Direct Benefit Transfer: Notes for UPSC Polity

DBT-Related Update: With the Electricity Amendment Bill 2020, the Direct Benefit Transfer (DBT) is in the news as it strikes a chord with the ‘Free Power Scheme’ of Punjab. Under this scheme, 14.16 lakh electricity-run tubewells of the agriculture sector are supplied free power through 5,900 Agricultural Pumpset Feeders (APFs). Farmers get free powers for their Kharif and Rabi crops for a designated time period. But, the Electricity Amendment Bill proposes to introduce DBT following which farmers have to pay for the electricity consumed and the later get the subsidies in their bank accounts.

This brings the topic, ‘Direct Benefit Transfer’ up for debate. Hence, IAS Exam aspirants should know what DBT is, what are its advantages and disadvantages.

What is Direct Benefit Transfer? It is a mission or an initiative by the government of India started on 1st January 2013 as a way to reform the government delivery system. It has been visioned as an aid for simpler/faster flow of information and funds to the beneficiaries and to reduce the fraud in the delivery system.

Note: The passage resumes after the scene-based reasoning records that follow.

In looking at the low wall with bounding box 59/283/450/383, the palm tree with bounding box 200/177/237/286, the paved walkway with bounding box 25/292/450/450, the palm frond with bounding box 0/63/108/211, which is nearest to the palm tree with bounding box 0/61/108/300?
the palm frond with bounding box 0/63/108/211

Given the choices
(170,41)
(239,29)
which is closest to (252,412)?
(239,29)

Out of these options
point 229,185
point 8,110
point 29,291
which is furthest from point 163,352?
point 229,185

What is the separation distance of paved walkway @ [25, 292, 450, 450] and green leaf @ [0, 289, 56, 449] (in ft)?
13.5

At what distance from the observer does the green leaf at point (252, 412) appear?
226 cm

Direct Benefit Transfer Latest News

Ajay Seth, the Secretary of the Department of Economic Affairs, announced in March 2023, that India saved $27 billion in various central government schemes through the implementation of Direct Benefit Transfer.

  • In the 2020-21 fiscal year also, the government is estimated to have saved ₹44,000 crores with help of DBT. This led to total savings crossing 2.2 lakh crores by march 2021.
  • There was a maximum gain for the PDS scheme since it deleted crores of duplicate and fake/non-existent ration cards between 2013 to 2020.
  • MGNREGA scheme also benefited through the introduction of direct benefit transfer. According to the government, the Rural Development Ministry has been estimated to have saved 10% on wages due to the deletion of fake and ineligible beneficiaries.
  • There were savings in LPG subsidy also to the tune of ₹72,000 crores through the deletion of fake and ineligible beneficiaries.

Get important government schemes in the linked article.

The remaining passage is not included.